Work instruction:
When the data below is printed, every line must match exactly and the images must be absent.

Dataset excerpt:
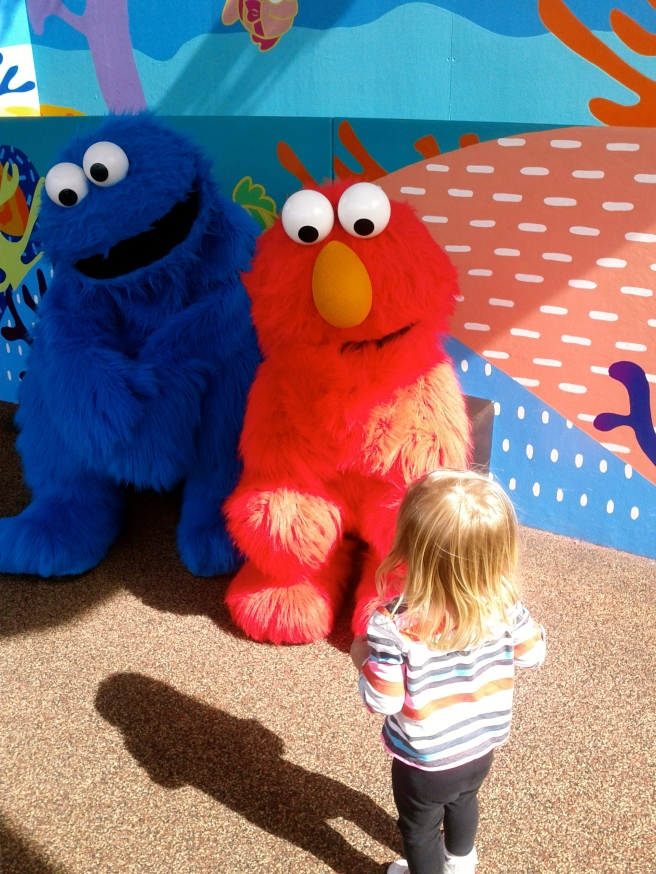 Kaili saw Elmo and ran to him but slowly backed away as he went for a high five.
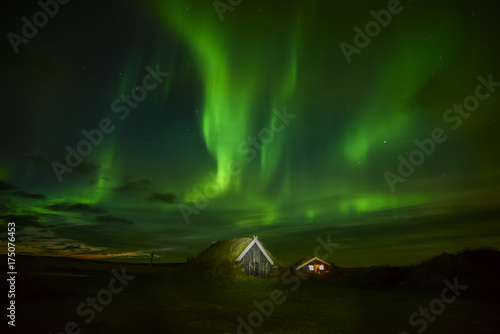 Fototapeta Nocne zdjęcie. Północne światła nad domem w starych tradycjach z trawą na dachu. Islandia.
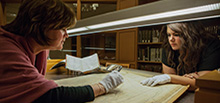 Two female students examining an old book with protective gloves in the library.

Reply to the exercise:
 Kaili saw Elmo and ran to him but slowly backed away as he went for a high five.
 Fototapeta Nocne zdjęcie. Północne światła nad domem w starych tradycjach z trawą na dachu. Islandia.
 Two female students examining an old book with protective gloves in the library.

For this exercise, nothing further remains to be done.